Just go on strike. Live cheap. Save. Pay cash that you saved for stuff. Make the credit card dealing and mortgage lending thugs with names like Wells Fargo and Countrywide prey on someone else. Be Free.

Anonymous said...

the houses are still selling in my neighborhood in california. for everyone one sold one goes into foreclosure. either the banks are giving them away at sale prices or people think they are getting a great deal because the houses are 50 g's less than it was a year ago, maybe more. either people don't believe there will be better deals down (even better houses on less busy streets) the road or they are still thinking home ownership (debtorship) is still the better deal. at least there are no landlords who won't fix broken things or won't let you hang pictures on the walls, bleak white walls and obnoxious neighbors (apartment dwellers) 6 of one half dozen of the other. the whole system is designed to seperate you from your money and these days the bill collectors want even more (they want all your money and if you don't give it to them they will make your life a living hell). I have to keep my thermostat at 60, wear coats and socks and sweat clothes in my house to stay warm to keep from paying a 300 a month gas bill the house was my choice but the absolute greed is astounding and it is the stockholders who want more more more returns that drives alot of these out of control prices and the stockholders will eventually lose because americans are tapped out there is no extra money to play buy buy buy games or at least me anyway. i am tired of taking my hard earned money and stuffing someone else pockets and they live like kings and queens. i always wondered when the time would come to pass maybe it will be in my lifetime. i enjoy watching the show.

Anonymous said...

In Dec 2004 I made an offer on a house for $200k.
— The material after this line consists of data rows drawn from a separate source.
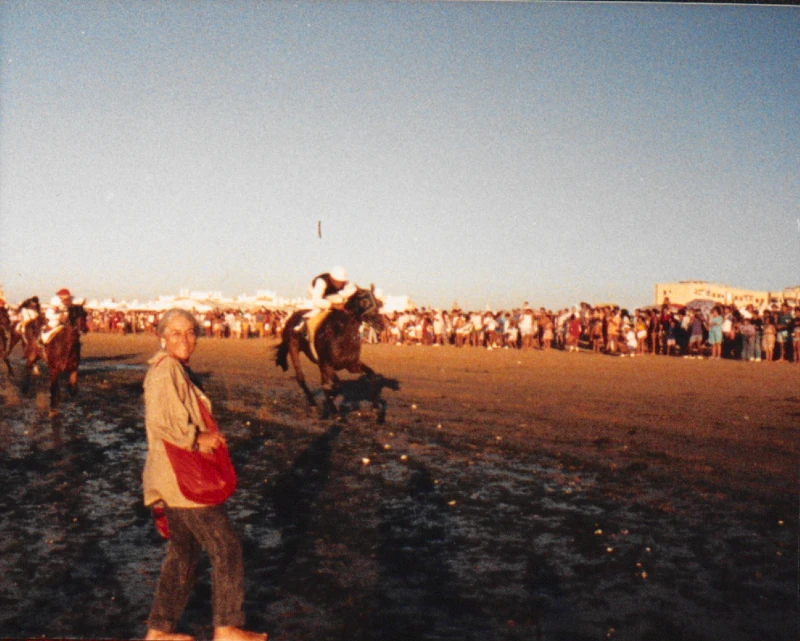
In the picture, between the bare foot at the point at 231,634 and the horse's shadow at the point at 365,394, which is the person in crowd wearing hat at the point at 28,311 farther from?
the bare foot at the point at 231,634

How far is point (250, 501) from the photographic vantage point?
283 inches

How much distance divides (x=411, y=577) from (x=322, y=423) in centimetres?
683

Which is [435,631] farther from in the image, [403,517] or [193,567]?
[403,517]

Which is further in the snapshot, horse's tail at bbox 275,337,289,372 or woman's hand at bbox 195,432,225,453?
horse's tail at bbox 275,337,289,372

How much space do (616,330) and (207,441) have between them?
2519cm

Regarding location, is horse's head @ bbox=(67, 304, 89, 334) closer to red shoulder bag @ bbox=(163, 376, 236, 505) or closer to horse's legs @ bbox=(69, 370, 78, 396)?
horse's legs @ bbox=(69, 370, 78, 396)

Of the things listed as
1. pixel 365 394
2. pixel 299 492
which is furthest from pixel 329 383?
pixel 299 492

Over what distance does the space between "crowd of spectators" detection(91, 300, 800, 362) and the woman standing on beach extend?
10888 mm

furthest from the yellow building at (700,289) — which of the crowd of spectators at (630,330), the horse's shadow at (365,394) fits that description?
the horse's shadow at (365,394)

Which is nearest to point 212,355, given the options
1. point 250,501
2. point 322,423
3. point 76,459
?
point 322,423

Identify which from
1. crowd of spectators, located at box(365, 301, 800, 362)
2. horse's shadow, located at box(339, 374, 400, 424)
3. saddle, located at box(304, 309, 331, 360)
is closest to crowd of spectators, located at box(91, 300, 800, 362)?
crowd of spectators, located at box(365, 301, 800, 362)

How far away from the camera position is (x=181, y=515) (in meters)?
3.94

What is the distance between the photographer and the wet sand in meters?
4.61

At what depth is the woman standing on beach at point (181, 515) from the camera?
391cm
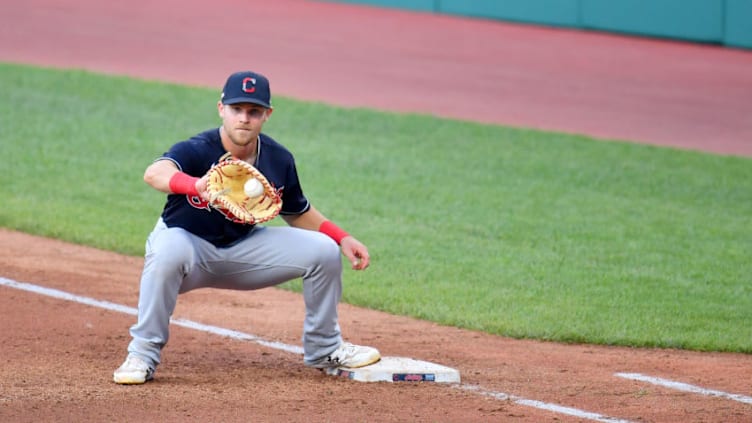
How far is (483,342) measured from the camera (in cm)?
708

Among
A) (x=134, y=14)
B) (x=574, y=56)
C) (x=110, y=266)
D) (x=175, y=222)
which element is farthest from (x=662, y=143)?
(x=134, y=14)

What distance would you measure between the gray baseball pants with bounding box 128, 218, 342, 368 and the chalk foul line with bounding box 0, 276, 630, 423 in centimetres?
66

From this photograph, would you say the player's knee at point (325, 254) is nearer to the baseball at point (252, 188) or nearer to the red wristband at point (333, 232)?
the red wristband at point (333, 232)

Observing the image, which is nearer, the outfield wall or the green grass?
the green grass

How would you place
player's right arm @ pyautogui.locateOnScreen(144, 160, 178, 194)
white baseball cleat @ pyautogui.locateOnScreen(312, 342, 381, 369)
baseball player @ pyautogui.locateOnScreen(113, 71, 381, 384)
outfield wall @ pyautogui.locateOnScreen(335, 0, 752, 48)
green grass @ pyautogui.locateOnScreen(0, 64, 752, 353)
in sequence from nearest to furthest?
player's right arm @ pyautogui.locateOnScreen(144, 160, 178, 194) < baseball player @ pyautogui.locateOnScreen(113, 71, 381, 384) < white baseball cleat @ pyautogui.locateOnScreen(312, 342, 381, 369) < green grass @ pyautogui.locateOnScreen(0, 64, 752, 353) < outfield wall @ pyautogui.locateOnScreen(335, 0, 752, 48)

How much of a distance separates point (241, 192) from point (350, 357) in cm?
105

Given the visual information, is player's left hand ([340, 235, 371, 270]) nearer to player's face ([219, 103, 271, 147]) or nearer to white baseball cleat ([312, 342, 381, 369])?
white baseball cleat ([312, 342, 381, 369])

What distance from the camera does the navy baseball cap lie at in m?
5.70

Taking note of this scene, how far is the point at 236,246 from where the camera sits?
235 inches

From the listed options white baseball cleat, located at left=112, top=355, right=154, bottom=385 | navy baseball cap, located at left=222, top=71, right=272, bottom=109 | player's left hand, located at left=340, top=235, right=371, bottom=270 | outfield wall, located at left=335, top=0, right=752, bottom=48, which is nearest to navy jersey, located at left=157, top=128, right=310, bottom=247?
navy baseball cap, located at left=222, top=71, right=272, bottom=109

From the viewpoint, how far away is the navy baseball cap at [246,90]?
18.7ft

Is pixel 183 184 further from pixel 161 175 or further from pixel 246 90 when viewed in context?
pixel 246 90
At the time, that was 40k more than any house in the neighborhood had ever sold for. I called it a bubble and yanked the offer.

By Dec 2005 it was "worth" $320k.
Today it's "worth" $270k.
In 3 years it will be worth $150k.

In retrospect I should have bought it, but there was no way I could have anticipated a 50% increase in one year.

Anonymous said...

c) Neither. They're not making any more land and everybody wants to live in California!

Paul E. Math said...

Youcrazydog, I'm glad you're not thinking of buying until late '08 or early '09. I would urge you to re-evaluate at that time.

They may be building lots of new casinos but this isn't Field of Dreams here: just because you build it, doesn't mean they will come.

In a broad economic slowdown, there is virtually no aspect of Vegas' business that will not be adversely impacted. Think of all the short-term thinkers, all the instant gratification monkeys who cashed out their home equity and went to Vegas - that's all going away.

A lot of Vegas business is conventions and special events - that falls off too as businesses and individuals tighten up their discretionary spending.

Sure, Vegas attracts the ultra-rich high-rollers, but even they won't want to go there when they realize the place is a ghost town.

You need to think really hard about buying a home in Las Vegas.

Anonymous said...

In Bay Area, California prices are not declining as fast. Some of the houses that was bought in 2007 are still selling for a higher price than they bought it. I have seen some of the REO selling for only $30K less than the listing price and after changing carpet, doing paint job and pay all fees and closing costs the price is about right there. I also wanted to make an offer for a REO, but they already found a buyer who was willing to give the full asking price and got approved for a 0 down loan and the asking price was $644,000. People are still crazy and banks are still making silly loans. I wonder how come government is not cracking down on 0 down loans and trying to bail out the people who were the most irresponsible.